CHERYLYN LAVAGNINO DANCE RETURNS FOR "SEASON 2016"
Company:
Cherylyn Lavagnino Dance
Cherylyn Lavagnino Dance will return this spring with new choreography and repertory for a two-night run at NYU/Tisch School of the Arts, Jack Crystal Theater, June 2-3 at 7:30pm. The production will feature Veiled, a new contemporary ballet for seven women inspired by Martin Bresnick’s Prayers Remain Forever. Veiled will be one of three works presented each evening.
Cherylyn Lavagnino's choreographic mission is to create movement that engages an audience by aligning the rigor of ballet with the humanistic performance values of contemporary dance. Her choreography uses pointe work as a platform to delve into the range of human interaction and emotion. The unconventional use of ballet expresses complex and honest portrayals through the choreography and the dancers. Music is paramount to her creative process, and its influence pushes and prods the imagery.
Cherylyn Lavagnino Dance Season 2016 Program:
Veiled (2016), a new work for a female cast of seven, explores the idea of preserving physical and internal grace in the face of oppression of any kind. While Martin Bresnick’s Prayers Remain Forever inspired the choreography, Reading Lolita in Tehran, by Azar Nafisi, and The Art of Grace by Sarah L. Kaufman provided the initial creative research. According to Cherylyn Lavagnino, “our daily process as dancers is centered around a quest for grace of movement and emotion.”
Triptych (2012), offers two distinct movements linking Francois Couperin’s Troisième Leçons à deux voix with commissioned music by Scott Killian, inspiring Lavagnino to develop a movement lexicon with a sense of quiet beauty, reverence and sorrow.
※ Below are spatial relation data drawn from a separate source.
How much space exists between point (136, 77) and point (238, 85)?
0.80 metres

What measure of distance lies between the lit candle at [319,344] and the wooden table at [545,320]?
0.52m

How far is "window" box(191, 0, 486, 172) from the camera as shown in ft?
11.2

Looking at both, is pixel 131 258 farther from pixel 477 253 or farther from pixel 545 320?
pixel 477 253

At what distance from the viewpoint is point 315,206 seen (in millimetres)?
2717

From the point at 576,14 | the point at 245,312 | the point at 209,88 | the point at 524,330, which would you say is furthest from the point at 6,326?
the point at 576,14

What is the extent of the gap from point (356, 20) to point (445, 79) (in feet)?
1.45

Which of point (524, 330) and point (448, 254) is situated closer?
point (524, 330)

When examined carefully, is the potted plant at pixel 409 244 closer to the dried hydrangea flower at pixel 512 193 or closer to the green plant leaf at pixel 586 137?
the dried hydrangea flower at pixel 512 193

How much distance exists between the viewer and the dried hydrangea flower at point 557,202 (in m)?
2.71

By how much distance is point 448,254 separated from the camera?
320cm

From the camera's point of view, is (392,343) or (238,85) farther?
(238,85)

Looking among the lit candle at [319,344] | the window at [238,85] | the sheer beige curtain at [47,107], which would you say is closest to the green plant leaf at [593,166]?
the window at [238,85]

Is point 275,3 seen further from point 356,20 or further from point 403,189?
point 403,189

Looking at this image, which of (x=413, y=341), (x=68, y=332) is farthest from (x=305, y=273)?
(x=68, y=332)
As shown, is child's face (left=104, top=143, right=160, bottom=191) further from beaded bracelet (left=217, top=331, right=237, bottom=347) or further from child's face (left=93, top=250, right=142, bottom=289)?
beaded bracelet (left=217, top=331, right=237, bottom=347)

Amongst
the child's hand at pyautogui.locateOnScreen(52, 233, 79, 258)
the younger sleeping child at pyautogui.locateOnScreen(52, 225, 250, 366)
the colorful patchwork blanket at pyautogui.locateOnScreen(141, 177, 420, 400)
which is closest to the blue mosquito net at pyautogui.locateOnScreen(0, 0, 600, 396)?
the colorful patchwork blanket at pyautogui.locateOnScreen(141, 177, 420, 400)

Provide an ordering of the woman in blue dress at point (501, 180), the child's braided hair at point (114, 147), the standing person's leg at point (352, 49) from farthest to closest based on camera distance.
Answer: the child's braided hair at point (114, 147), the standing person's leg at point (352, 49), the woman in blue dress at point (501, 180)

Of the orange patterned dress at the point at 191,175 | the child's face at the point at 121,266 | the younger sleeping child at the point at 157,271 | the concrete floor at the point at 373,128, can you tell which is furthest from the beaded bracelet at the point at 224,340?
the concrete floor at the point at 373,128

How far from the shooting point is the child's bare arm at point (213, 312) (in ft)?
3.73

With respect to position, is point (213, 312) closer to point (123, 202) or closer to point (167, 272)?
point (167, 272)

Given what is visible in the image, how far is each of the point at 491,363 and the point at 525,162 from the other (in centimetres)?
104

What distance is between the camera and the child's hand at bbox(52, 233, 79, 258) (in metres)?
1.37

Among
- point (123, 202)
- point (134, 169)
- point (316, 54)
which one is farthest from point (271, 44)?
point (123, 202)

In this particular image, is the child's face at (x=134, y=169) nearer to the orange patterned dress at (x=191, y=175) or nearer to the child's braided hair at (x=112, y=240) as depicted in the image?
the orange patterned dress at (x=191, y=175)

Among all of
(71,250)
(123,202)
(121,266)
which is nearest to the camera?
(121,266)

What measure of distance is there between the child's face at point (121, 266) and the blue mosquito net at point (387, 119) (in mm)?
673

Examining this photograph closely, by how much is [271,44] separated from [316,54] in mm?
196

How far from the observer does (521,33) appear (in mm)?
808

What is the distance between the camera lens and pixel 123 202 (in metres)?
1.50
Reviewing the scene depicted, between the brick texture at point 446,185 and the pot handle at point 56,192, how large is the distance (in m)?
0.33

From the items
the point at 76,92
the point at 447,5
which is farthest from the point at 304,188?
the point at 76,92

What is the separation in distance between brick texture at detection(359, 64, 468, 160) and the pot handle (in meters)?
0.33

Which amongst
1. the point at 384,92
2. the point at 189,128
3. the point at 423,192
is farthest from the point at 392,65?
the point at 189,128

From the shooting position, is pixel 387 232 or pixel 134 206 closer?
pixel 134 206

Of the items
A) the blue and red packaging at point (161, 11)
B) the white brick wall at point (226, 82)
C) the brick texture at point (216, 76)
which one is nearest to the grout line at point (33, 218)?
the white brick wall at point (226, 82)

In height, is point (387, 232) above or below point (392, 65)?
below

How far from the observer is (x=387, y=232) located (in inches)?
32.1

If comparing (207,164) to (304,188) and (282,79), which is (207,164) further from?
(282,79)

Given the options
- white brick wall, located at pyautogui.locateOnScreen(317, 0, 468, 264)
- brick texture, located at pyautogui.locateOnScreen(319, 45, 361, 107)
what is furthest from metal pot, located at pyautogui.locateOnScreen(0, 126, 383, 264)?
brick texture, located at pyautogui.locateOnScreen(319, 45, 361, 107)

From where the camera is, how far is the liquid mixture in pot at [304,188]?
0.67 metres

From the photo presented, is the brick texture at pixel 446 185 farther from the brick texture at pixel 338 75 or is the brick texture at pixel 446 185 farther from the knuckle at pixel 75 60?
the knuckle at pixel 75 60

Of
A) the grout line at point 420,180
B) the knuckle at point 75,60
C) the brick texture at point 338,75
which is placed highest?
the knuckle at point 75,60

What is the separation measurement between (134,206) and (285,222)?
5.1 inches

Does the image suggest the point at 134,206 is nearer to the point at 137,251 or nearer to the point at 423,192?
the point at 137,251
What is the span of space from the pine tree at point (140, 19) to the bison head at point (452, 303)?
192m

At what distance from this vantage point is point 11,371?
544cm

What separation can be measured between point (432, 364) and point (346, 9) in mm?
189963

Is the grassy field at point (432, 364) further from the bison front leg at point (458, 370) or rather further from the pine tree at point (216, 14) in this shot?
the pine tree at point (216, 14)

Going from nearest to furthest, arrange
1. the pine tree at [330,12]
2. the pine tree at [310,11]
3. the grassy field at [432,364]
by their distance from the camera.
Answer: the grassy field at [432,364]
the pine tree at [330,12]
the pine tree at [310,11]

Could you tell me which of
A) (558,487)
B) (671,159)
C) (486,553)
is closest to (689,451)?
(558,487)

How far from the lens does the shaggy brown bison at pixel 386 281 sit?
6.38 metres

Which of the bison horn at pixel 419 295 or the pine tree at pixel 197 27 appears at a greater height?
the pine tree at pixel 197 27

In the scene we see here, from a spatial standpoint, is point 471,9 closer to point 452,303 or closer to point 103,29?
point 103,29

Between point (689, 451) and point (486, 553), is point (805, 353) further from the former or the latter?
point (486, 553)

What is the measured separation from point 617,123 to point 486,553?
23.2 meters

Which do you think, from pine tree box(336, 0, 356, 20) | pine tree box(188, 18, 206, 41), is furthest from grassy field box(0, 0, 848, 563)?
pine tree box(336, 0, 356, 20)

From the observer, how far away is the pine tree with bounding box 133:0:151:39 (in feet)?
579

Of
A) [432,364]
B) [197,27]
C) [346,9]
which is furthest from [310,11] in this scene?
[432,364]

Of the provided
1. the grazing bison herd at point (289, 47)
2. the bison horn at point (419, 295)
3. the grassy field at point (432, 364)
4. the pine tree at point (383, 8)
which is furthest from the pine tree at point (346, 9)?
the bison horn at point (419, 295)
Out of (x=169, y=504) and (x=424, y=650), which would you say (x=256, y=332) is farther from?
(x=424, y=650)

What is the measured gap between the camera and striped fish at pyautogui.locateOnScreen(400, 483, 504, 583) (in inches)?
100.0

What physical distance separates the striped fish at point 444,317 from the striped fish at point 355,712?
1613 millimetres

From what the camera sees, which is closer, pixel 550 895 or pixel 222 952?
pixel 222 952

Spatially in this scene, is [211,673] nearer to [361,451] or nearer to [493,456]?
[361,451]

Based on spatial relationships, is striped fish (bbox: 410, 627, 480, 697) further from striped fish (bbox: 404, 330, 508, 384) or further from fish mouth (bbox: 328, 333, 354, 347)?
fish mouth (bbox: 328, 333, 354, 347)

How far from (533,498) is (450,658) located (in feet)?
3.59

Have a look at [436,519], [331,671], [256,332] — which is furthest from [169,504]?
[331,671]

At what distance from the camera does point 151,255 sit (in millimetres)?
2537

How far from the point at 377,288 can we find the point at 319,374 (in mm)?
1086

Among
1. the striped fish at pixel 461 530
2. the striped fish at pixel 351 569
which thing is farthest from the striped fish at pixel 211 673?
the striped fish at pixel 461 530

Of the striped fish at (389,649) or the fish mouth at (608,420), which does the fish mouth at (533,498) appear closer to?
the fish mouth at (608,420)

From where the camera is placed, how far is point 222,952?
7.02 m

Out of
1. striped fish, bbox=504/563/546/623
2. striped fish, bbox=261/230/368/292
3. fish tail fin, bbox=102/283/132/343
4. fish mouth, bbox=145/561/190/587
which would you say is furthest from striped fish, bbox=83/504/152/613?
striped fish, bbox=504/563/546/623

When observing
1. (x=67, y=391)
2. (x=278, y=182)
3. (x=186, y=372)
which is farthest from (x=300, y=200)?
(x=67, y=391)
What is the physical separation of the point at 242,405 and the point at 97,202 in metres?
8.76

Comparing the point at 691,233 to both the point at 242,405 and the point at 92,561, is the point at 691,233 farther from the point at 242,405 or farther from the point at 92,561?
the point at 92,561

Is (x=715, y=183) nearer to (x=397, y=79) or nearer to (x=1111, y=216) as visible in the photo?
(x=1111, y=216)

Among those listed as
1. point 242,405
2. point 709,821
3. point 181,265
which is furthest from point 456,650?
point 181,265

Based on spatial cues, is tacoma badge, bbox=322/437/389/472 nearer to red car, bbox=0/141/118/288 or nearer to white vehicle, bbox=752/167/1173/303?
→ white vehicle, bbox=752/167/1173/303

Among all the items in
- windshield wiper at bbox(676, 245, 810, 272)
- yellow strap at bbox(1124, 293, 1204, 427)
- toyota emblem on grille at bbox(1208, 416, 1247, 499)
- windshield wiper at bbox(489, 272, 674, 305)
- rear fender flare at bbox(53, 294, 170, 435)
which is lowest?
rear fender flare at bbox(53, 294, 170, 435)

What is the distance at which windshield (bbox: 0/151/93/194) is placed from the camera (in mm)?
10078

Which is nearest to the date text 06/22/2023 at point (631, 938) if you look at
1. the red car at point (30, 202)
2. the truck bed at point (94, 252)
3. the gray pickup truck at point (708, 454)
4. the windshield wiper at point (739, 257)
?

Naděje (2015), was inspired by the rich cultural and political background of the Czech people. Author/playwright Vaclav Havel ’s Letters to Olga, visual artist Alphonse Mucha’s Slavic Epic and Leoš Janáček’s Violin Sonáta for violin and piano provided research materials for this layered play of repression and freedom expressed through movement motifs. A loosely based narrative shaped this dance, grounded in movement and music, referencing the many images and poetic reflections of these exceptional Czech artists and their aspirations for a free Czech society.
“In recent years, Ms. Lavagnino has turned to themes of political oppression in her ballet-based work… “Nadeje,” draws inspiration from Czech artists and writers to reflect on freedom of expression…” - New York Times – June, 2015
“As always in Lavagnino’s choreography, you get a sense of people on the go—rushing somewhere, charging ahead, finding partners or colleagues, then moving on. Designs materialize and vanish. This is a society in tumult, but full of hope—one in which structures crumble and are rebuilt in new ways.” – Deborah Jowitt, Arts Journal - June 2015
“The intimacy with which her works touch the musical compositions set to the dances is like a welcome shade in the midst of a roaring blaze, as the intensity with which the dancers evoke her visions.” – Matt Hanson, Broadway World – June, 2015
“Drawn to the rigor of ballet and the humanism of modern dance” – Time Out, June 2015
THURSDAY, JUNE 2 AND FRIDAY, JUNE 3 - The Jack Crystal Theater - NYU/Tisch School of The Arts, 111 2nd Avenue, New York, NY 10003.
General Admission and Student Tickets: http://cldseason2016.bpt.me/
Tickets by Telephone 646-854-6673
Cherylyn Lavagnino Dance performed at Danspace Project’s DANCE: Access series for seven seasons, as well as at the Baryshnikov Arts Center, the Kaatsbaan International Dance Center, Dance Now/NYC Festival, The Joyce Theater’s Evening Stars series in Battery Park, Symphony Space’s Dance Sampler, the Field’s Uptown/Downtown workshop and performance series and three times at Inside/Out at Jacob’s Pillow.
Cherylyn Lavagnino Dance has been supported by space grants from the Baryshnikov Arts Center, company residencies at The Yard, SILO and Catskill Mountain Foundation, and has continually received corporate matching support. The company has received funding from the American Music Center’s Live Music for Dance grant and from the Lower Manhattan Cultural Council in support of its Salon Series. This series of informal showings integrate live music and visual art to create dialogues among enthusiasts of dance, music and visual art.